Armstrong is a company with its registered office in Germany. It is a producer of PVC and linoleum floor coverings and is part of a group of companies owned by Armstrong World Industries Inc, a US listed company.

Winnington is a company registered in England with a head office in Crewe. It is engaged in the business of facilitating the supply and distribution of new and high demand technology products.

Negotiations on behalf of Zen: On 25 January 2010, a Mr Bhovinder Singh, claiming to represent a company in Dubai called Zen Holdings Limited ("Zen") contacted Winnington to inquire whether it was interested in trading EUAs with Zen. Further conversations and emails ensued between Winnington and Zen and Mr Singh on that day and on 26 January 2010.

Fraudulent Transfer: On 28 January 2010, 21,000 EUAs owned by Armstrong were transferred from Armstrong's Delmenhorst account with the German Registry into Winnington's account with the UK Registry.

Stored data |
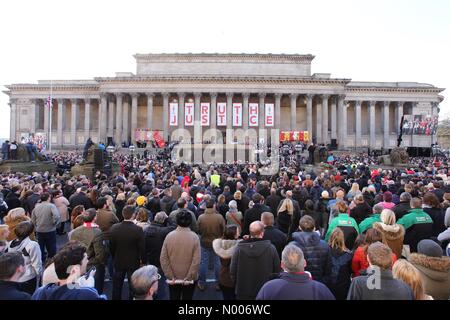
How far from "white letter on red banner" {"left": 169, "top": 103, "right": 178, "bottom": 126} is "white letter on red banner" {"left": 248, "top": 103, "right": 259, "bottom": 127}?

Tasks to carry out |
**1)** Please copy the text about Armstrong and Winnington word for word, from "Winnington is a" to "26 January 2010.".
**2)** Answer these from the text about Armstrong and Winnington:
(a) In which town is Winnington's head office?
(b) What kinds of floor coverings does Armstrong produce?
(c) On what date were the 21,000 EUAs transferred?

Exercise answers |
**1)**
Winnington is a company registered in England with a head office in Crewe. It is engaged in the business of facilitating the supply and distribution of new and high demand technology products.

Negotiations on behalf of Zen: On 25 January 2010, a Mr Bhovinder Singh, claiming to represent a company in Dubai called Zen Holdings Limited ("Zen") contacted Winnington to inquire whether it was interested in trading EUAs with Zen. Further conversations and emails ensued between Winnington and Zen and Mr Singh on that day and on 26 January 2010.

**2)**
(a) Crewe.
(b) PVC and linoleum floor coverings.
(c) 28 January 2010.